Continuous Delivery and Integration with AWS CodePipeline
AWS CodePipeline is a continuous delivery service that automates the building, testing, and deployment of the user’s software into production.
Continuous delivery is a software development methodology where the release process is automated. Every software change is automatically built, tested, and deployed to production. Before the final push to production, a developer, an automated test, or a business rule decides when the final push should occur. Though every successful software change can be immediately released to production with continuous delivery, not all changes need to be released immediately.
Continuous integration is a software development practice where team members use a version control system and integrate their work frequently to the same location, such as a master branch. Each change is built and verified by means of tests and other verifications in order to detect any integration errors as speedily as possible. Continuous integration is focused on automatically building and testing code, as compared to continuous delivery, which automates the entire software release process up to production.
HOW ACTUALLY THE AWS CODEPIPELINE WORKS?
AWS CodePipeline helps the user to create and manage their release process workflow with pipelines. A pipeline is a workflow construct which describes how software changes go through a release process. A user can create as many pipelines as they need within the limits of AWS and AWS CodePipeline, as described in Limits.

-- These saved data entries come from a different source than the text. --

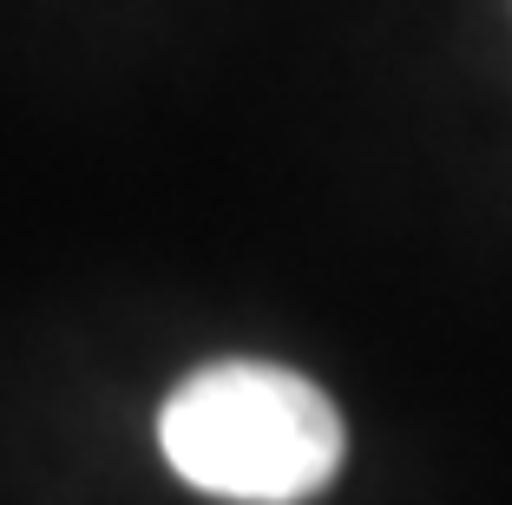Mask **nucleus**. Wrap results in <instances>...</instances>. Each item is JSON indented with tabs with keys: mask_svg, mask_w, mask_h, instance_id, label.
Returning a JSON list of instances; mask_svg holds the SVG:
<instances>
[{
	"mask_svg": "<svg viewBox=\"0 0 512 505\" xmlns=\"http://www.w3.org/2000/svg\"><path fill=\"white\" fill-rule=\"evenodd\" d=\"M158 446L191 492L230 505H302L342 473L348 433L309 374L211 361L158 407Z\"/></svg>",
	"mask_w": 512,
	"mask_h": 505,
	"instance_id": "f257e3e1",
	"label": "nucleus"
}]
</instances>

The following diagram and accompanying descriptions introduce you to some of the terms unique to AWS CodePipeline and how these concepts relate to each other:
- When the user creates the first pipeline using the console, AWS CodePipeline creates a single Amazon S3 bucket in the same region as the pipeline to store items for all pipelines in that region associated with the user’s account. Every time the user creates another pipeline within that region in the console, AWS CodePipeline creates a folder in that bucket for that pipeline and uses that folder to store artifacts for the user’s pipeline as the automated release process runs. This bucket is named as codepipeline-region-1234567EXAMPLE, where a region is the AWS region in which the user creates the pipeline, and 1234567EXAMPLE is a ten-digit random number that ensures the bucket name is unique.
- If the user creates a pipeline using the AWS CLI, the user can choose any Amazon S3 bucket to store the artifacts for that pipeline, as long as that bucket is in the same region as the pipeline.
- AWS CodePipeline breaks up the workflow into a series of stages. For instance, there might be a build stage, where the code is built and tests are run. There are also deployment stages, where code updates are deployed to run-time environments. The user can configure multiple parallel deployments to different environments in the same deployment stage. Also, the user can label each stage in the release process for better tracking, control, and reporting.
- Every stage contains at least one action, which is some kind of task performed on the artifact in that stage. Pipeline actions occur in a specified order or in sequence, as determined in the configuration of the stage. For instance, a beta stage might contain a deploy action, which deploys code to one or more staging servers. You can configure a stage with a single action to start, and then add additional actions to that stage as needed.
RUNNING A PIPELINE
A pipeline starts automatically as soon as it is created. The pipeline might go to pause while waiting for the events, such as the start of the next action in a sequence, but it is still running. When the pipeline completes the processing of a revision, it will wait until the next revision occurs in a source location as defined in the pipeline. As soon as a change is identified in a source location, the pipeline will begin running it through its stages and actions.
The user cannot manually stop a pipeline after it has been created, but you can disable transitions between stages to prevent stages and actions from running or adding an approval action to the pipeline to pause the execution until the action is manually approved. To assure a pipeline does not run, the user can also delete a pipeline or edit the actions in a source stage to point to a source location where no changes are being made. If the user deletes a pipeline for this purpose, make sure that a developer should have a copy of its JSON structure first. That way the developer can easily restore the pipeline when they want to re-create it.